RUN apt update && apt install git
RUN git clone https://github.com/examplegituser/example-public-git-repo.git

ENTRYPOINT ["python3"]
CMD ["src/app.py"]

Notice the usage of “git clone” in order to obtain the source code of the app. There are several reasons why this is a very bad practice but the one I want to focus on is related to caching. Docker will not know when a change was pushed to the remote git repo, so it will defer to its local cache even if new code was pushed to master since the previous build. I’ve seen developers manually “bust” the cache in order to force Docker to rerun such line during the build by pre-inserting a mock Dockerfile command right above it ( a command like RUN echo “hello”). This is an ugly hack. Your source code should reside right next to your Dockerfile inside the project root directory.

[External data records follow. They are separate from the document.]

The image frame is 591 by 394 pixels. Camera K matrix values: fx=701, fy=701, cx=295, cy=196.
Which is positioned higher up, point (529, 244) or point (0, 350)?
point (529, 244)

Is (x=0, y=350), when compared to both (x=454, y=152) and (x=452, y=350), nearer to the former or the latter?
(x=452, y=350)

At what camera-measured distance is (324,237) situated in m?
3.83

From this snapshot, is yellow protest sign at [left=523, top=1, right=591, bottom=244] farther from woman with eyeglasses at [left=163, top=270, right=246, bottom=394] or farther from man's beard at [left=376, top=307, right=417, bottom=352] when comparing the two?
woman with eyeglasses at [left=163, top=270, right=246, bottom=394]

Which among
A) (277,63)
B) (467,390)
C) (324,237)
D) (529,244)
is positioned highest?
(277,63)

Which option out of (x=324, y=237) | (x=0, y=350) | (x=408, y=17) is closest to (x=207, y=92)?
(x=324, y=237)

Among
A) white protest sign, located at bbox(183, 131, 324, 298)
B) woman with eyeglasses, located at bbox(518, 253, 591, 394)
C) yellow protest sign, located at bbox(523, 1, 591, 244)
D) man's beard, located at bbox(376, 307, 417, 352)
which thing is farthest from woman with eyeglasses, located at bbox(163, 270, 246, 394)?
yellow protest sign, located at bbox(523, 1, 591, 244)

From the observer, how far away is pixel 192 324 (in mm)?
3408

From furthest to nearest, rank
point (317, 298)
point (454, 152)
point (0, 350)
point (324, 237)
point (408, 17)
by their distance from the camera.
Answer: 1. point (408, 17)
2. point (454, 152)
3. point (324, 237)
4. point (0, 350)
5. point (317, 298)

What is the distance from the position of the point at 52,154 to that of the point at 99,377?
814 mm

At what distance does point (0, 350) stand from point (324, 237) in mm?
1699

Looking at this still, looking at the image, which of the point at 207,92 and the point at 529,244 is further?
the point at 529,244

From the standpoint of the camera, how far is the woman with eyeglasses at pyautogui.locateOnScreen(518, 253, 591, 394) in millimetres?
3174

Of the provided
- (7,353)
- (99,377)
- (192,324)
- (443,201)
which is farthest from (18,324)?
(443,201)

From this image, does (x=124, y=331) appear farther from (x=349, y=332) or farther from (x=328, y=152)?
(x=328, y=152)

2. Install the Bare Minimum

This recommendation is rather well covered in online. A lean docker app will scale much faster due to shorter pulling times. Opt to use the leanest base images, and add only what your app uses on top. A big mistake junior developers make is settling for an image like python:3.10 because it works. In 99% of cases python:3.10-slim, or even python:3.10-slim-buster has everything a python app might need. Big base images come with a lot of stuff you may not need, so make sure to go the extra mile and shed off megabtyes! Using a common example, if the python modules require a C compiler, install gcc package separately, like so:

FROM python:10-slim

RUN apt-get update
RUN apt-get install -y build-essential

3. Make Your Dockerfile ARM compatible! Build for Multiplatform Support

As a first step you will need to install a docker version which includes docker buildx, so make sure to upgrade the docker version installed on your local machine.

As a second step you will have to install the platform emulators you would like to support the build for. Most likely your computer runs on an amd64 processor so you will need to install an arm64 processor emulator.
You can install both architectures with the below command.

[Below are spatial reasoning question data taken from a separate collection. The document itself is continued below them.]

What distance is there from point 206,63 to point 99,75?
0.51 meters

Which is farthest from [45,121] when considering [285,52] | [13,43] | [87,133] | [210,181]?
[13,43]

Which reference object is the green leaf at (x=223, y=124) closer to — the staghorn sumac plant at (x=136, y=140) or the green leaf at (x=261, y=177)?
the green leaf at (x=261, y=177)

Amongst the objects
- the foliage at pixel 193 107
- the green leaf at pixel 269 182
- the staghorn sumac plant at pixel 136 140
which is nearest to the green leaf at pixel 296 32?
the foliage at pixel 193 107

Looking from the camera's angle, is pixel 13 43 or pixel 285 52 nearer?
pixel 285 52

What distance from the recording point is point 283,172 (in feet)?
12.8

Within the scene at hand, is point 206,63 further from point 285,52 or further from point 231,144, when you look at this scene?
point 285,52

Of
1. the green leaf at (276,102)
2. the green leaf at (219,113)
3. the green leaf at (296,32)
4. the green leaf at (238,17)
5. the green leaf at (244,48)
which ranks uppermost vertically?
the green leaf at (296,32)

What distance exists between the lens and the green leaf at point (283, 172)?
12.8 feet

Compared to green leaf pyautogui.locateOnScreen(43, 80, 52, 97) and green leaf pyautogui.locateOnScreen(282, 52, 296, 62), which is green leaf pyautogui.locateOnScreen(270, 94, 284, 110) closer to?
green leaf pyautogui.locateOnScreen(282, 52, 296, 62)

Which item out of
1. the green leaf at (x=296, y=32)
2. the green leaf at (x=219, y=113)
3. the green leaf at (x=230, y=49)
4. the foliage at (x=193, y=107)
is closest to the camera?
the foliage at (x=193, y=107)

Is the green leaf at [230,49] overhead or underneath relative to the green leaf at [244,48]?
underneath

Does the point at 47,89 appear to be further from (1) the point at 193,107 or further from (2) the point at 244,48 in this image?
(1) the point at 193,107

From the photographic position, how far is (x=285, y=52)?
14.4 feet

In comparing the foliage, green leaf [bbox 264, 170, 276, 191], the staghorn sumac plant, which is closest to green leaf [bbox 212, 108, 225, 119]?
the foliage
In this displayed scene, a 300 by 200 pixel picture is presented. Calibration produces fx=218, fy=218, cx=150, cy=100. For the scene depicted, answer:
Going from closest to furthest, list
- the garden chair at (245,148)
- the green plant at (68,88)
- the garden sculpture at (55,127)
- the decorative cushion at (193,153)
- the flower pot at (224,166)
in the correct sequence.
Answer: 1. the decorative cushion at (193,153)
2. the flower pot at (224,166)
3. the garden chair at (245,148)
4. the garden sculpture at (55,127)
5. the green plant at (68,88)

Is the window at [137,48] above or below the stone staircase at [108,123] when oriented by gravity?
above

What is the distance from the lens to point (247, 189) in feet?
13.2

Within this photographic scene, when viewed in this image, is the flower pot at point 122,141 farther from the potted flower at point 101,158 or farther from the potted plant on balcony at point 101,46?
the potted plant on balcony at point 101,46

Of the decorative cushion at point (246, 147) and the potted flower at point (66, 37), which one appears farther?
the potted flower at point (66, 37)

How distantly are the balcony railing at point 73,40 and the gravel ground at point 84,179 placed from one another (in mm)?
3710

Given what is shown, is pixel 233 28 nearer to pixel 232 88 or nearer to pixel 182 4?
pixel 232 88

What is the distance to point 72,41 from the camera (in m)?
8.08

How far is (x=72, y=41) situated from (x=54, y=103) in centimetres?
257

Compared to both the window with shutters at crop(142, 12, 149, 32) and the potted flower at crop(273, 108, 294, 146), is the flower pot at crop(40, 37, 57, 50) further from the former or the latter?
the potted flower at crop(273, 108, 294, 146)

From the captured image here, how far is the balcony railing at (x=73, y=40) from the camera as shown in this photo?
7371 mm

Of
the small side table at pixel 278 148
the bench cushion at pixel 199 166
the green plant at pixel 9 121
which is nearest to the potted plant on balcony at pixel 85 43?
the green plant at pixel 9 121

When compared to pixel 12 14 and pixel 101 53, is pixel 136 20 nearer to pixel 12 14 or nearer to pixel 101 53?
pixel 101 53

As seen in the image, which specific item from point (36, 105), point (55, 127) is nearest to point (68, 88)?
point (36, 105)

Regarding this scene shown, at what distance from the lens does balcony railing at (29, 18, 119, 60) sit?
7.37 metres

docker run --rm --privileged tonistiigi/binfmt --install "linux/amd64,linux/arm64"

Then you can build, and push your docker using the below docker buildx command.

 
docker buildx build — network host \
— tag demo-remote-repo-address.com/sampleTag:1.0.1 \
— file /absolute/path/to/your/Dockerfile \
— provenance=”true” \
. \
— platform “linux/amd64,linux/arm64” \
— output=type=image,push=true — push

Just note that your Dockerfile layers will have to each individually be linux/arm64 processor compatible. This part is difficult as you may need to spawn an ARM64 linux virtual machine just to confirm all layers are indeed compatible. I found this nice guide that covers how to do this on Mac.

For ECR (AWS) Users

To Save AWS users time, when uploading to ECR, pass the ‘provenance’ flag the value “false”. Also ECR build can only support one type of architecture per tag for now. So ECR users - please differ to the below for ARM support build example using docker buildx.

docker buildx build --network host \
--tag 1812759205.dkr.ecr.us-east-1.amazonaws.com/sampleTag:1.0.1-arm64 \
--file /absolute/path/to/your/Dockerfile \
--provenance="false" \
. \
--platform "linux/arm64" \
--output=type=image,push=true --push

I wont cover the advantages of running your docker apps on an ARM64 processor in deep. You can click here, to go into the details, but in short it is 15–20% more CPU efficient and hence cheaper (on AWS Graviton2).

4. Lock dependency versions to fixed format (d.d.d) . Avoid “stable”, or “latest” pulls!

Make sure your requirements.txt file looks like this:

certifi>=2022.12.07
pandas==1.4.2
boto3==1.24.12
pymongo==4.1.1

as opposed to this

certifi
pandas
boto3
pymongo

It’s a very unpleasant surprise when your Dockerfile local cache wipes (for whatever reason), and your loose requirements.txt file result in installation of newer module versions which may or may not still contain the methods and classes you’re depending on in your code. Avoid this like the plague.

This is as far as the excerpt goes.